For faster photosynthesis, add more protein
Researchers find a way to relieve a bottleneck. Nick Carne reports.
Australian and British scientists say they have found a way to speed up photosynthesis in some plants, potentially boosting production of crops such as maize and sorghum.
By increasing the production of Rieske FeS, a protein that controls the rate in which electrons flow, they were able to relieve a bottleneck in the process by which the plants transform sunlight into food.
In trials, photosynthesis increased by up to 10%.
“The Rieske FeS protein belongs to a complex which is like a hose through which electrons flow, so the energy can be used by the carbon engine of the plant,” says lead author Maria Ermakova, from Australia’s ARC Centre of Excellence for Translational Photosynthesis (CoETP),
“By overexpressing this protein, we have discovered how to release the pressure of the hose, so more electrons can flow…”
The findings are published in the journal Communications Biology.

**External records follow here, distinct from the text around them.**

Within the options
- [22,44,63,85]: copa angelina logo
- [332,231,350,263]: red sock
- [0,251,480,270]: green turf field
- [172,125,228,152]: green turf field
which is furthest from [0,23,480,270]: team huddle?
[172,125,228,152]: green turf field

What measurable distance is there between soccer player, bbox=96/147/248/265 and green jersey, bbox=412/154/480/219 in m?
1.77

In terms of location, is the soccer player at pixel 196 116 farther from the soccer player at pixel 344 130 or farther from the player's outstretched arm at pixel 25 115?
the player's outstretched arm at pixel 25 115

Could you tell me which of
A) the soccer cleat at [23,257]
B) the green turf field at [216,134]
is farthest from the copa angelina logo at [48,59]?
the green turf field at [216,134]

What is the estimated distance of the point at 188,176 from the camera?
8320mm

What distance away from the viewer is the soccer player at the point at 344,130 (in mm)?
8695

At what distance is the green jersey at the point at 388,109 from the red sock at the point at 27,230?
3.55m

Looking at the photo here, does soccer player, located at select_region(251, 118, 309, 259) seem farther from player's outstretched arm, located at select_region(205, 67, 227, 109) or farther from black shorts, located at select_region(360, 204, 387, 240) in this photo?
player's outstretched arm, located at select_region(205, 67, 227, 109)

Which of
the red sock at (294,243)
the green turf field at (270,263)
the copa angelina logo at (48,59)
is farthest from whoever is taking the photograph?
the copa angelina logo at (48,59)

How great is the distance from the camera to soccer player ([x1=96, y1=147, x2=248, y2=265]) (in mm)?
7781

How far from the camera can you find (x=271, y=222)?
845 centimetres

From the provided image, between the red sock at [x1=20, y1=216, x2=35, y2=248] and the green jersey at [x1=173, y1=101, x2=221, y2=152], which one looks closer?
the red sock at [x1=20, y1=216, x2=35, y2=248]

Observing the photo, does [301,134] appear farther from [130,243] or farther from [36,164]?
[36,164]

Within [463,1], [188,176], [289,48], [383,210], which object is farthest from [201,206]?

The Australian researchers worked with colleagues for the University of Essex in the UK, who are part of the international Realising Increased Photosynthetic Efficiency (RIPE) project.
The researchers say that to date efforts to improve photosynthesis have focused on crops that use C3 photosynthesis, such as wheat and rice, despite the fact that equally important crops, such as maize and sorghum use C4 photosynthesis. [The names relate to whether a three- or four-carbon compound is produced initially.]
The Rieske protein is particularly important in environments with high radiance, where C4 plants grow.
“These results demonstrate that changing the rate of electron transport enhances photosynthesis in the C4 model species, Setaria viridis, a close relative of maize and sorghum,” says co-author Susanne von Caemmerer, from CoETP.
“It is an important proof of concept that helps us enormously to understand more about how C4 photosynthesis works.”
The aim now is “to transform this into sorghum and test the effect it has on biomass in a food crop”.
“In the last 30 years, we have learnt a lot about how C4 plants work by making them worse – by breaking them as part of the process of discovery,” adds Robert Furbank, also from CoETP. “However, this is the first example in which we have actually improved the plants”
“Our next steps are to assemble the whole protein FeS complex, which has many other components.”